> _ASSIGNMENT_
Within the records, which lines hold the string "serif"? Report each one by copying it.

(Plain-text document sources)
'''
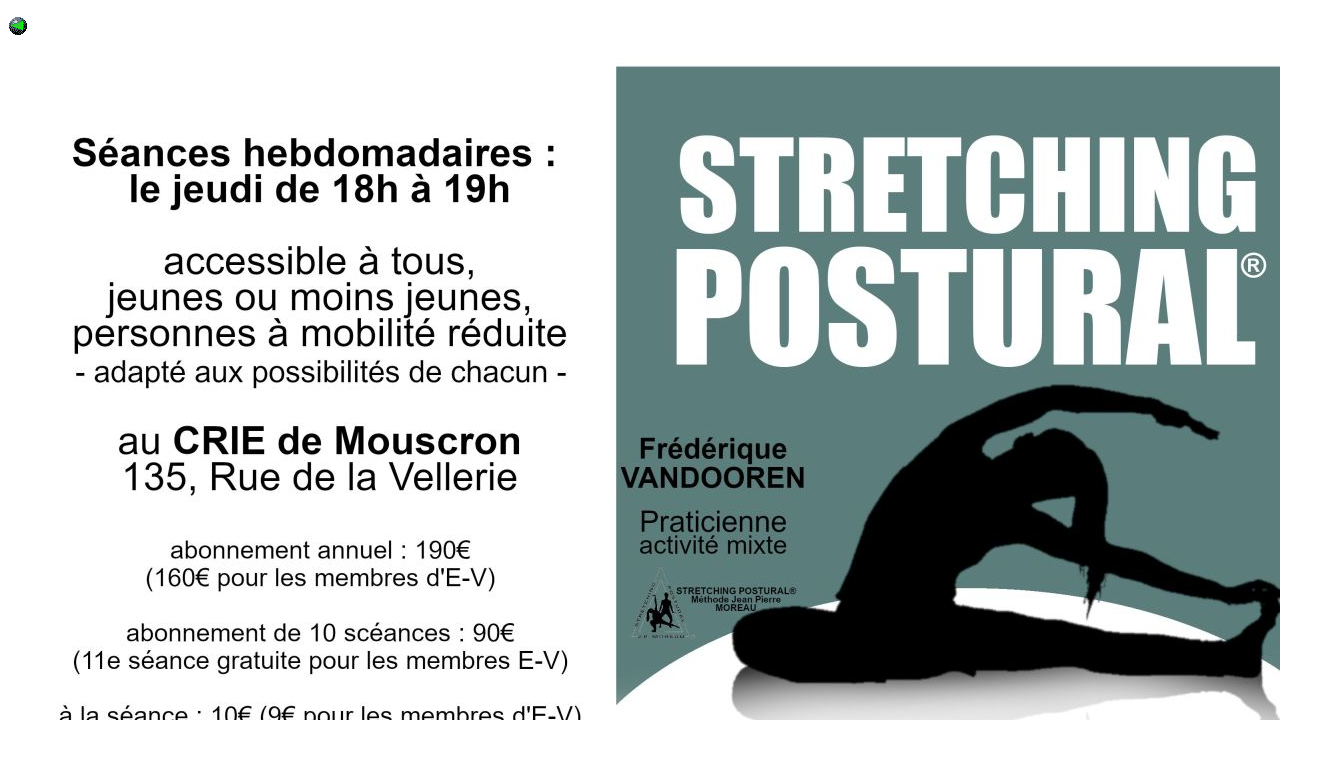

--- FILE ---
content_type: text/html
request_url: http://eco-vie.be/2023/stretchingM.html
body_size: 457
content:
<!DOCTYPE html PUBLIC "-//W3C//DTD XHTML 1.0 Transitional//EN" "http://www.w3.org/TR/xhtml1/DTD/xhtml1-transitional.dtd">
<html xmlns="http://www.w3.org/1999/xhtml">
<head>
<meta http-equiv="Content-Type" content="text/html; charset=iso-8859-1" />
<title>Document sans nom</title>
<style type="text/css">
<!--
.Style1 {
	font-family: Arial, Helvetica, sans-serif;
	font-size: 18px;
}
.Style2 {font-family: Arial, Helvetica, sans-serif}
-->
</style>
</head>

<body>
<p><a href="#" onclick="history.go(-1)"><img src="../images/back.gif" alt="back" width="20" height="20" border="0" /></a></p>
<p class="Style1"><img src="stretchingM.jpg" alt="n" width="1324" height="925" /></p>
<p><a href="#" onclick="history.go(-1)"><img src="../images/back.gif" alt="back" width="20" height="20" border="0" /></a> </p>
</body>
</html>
'''
'''
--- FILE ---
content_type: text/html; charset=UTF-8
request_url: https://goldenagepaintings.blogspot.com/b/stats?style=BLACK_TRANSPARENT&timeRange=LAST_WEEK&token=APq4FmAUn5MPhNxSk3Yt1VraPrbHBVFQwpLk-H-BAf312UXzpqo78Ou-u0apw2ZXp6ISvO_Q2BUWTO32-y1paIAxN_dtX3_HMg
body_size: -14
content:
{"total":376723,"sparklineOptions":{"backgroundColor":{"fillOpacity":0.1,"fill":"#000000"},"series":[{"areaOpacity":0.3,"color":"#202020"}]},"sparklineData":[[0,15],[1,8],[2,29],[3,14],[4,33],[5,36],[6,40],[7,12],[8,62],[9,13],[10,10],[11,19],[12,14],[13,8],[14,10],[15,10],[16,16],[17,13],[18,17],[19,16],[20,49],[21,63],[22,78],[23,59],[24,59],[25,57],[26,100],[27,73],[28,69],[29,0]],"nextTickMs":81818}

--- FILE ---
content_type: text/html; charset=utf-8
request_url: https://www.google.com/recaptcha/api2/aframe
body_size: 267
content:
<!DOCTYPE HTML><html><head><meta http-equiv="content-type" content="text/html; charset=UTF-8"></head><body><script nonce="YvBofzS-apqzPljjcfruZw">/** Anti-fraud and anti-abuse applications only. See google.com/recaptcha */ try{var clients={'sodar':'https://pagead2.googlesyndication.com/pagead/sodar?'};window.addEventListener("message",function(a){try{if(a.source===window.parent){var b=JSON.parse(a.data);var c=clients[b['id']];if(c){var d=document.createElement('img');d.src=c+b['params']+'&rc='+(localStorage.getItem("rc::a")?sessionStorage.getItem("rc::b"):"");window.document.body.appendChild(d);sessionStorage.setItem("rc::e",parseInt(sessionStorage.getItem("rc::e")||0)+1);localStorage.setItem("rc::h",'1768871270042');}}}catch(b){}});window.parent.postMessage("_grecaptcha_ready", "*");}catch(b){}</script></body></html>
'''
'''
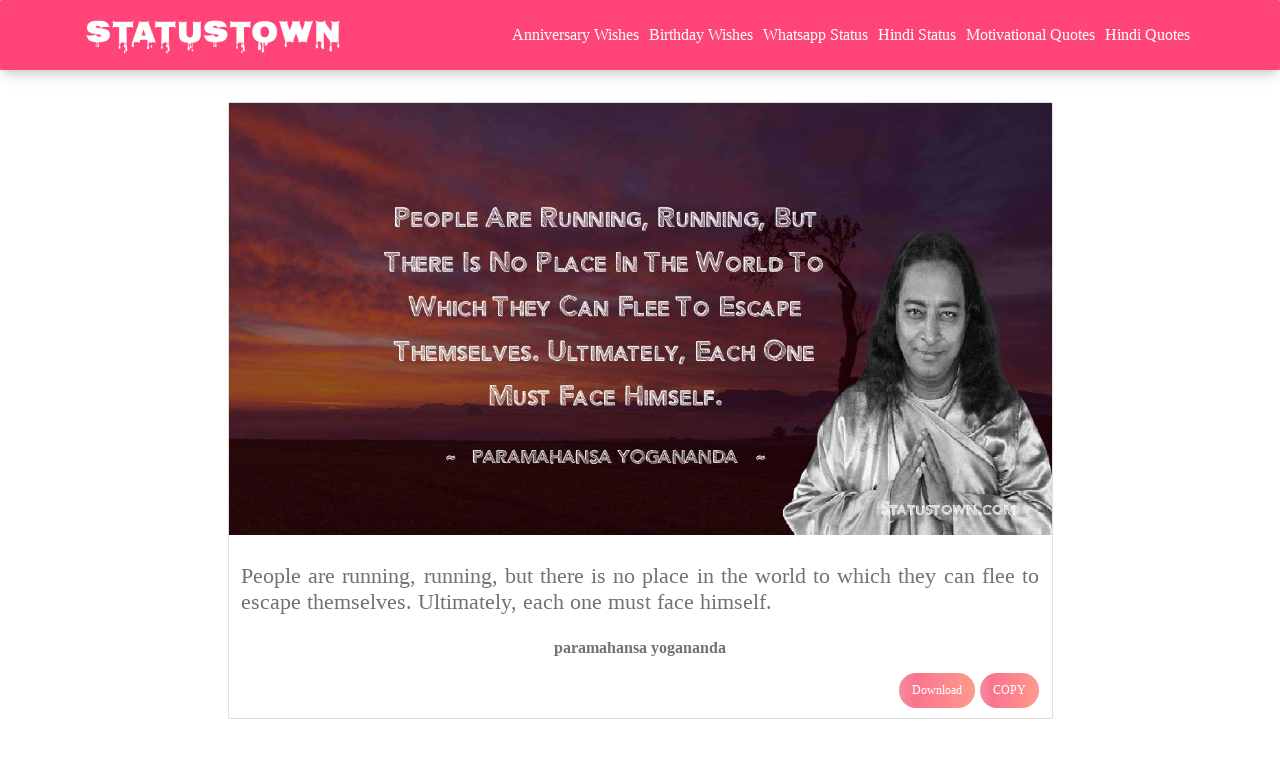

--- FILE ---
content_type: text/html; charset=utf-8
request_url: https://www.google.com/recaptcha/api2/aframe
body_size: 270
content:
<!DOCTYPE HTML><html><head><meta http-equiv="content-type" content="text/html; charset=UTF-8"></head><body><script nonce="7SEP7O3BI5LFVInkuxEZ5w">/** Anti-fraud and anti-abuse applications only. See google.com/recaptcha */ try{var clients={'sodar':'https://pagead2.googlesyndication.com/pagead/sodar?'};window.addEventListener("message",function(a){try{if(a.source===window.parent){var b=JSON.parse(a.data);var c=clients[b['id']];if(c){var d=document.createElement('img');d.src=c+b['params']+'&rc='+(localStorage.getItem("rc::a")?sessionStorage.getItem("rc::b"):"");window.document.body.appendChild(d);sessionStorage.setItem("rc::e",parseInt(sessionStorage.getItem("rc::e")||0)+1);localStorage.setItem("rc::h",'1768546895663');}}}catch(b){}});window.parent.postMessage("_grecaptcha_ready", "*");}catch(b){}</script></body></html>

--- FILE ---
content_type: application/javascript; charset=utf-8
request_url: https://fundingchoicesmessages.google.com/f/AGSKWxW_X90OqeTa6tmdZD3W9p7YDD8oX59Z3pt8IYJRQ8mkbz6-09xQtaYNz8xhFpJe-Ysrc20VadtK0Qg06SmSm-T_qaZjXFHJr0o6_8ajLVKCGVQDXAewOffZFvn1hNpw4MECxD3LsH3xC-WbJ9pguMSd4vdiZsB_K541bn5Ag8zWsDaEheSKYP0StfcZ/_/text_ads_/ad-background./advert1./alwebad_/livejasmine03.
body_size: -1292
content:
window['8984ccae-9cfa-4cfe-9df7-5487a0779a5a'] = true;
'''
> _TASK RESULT_
	font-family: Arial, Helvetica, sans-serif;
.Style2 {font-family: Arial, Helvetica, sans-serif}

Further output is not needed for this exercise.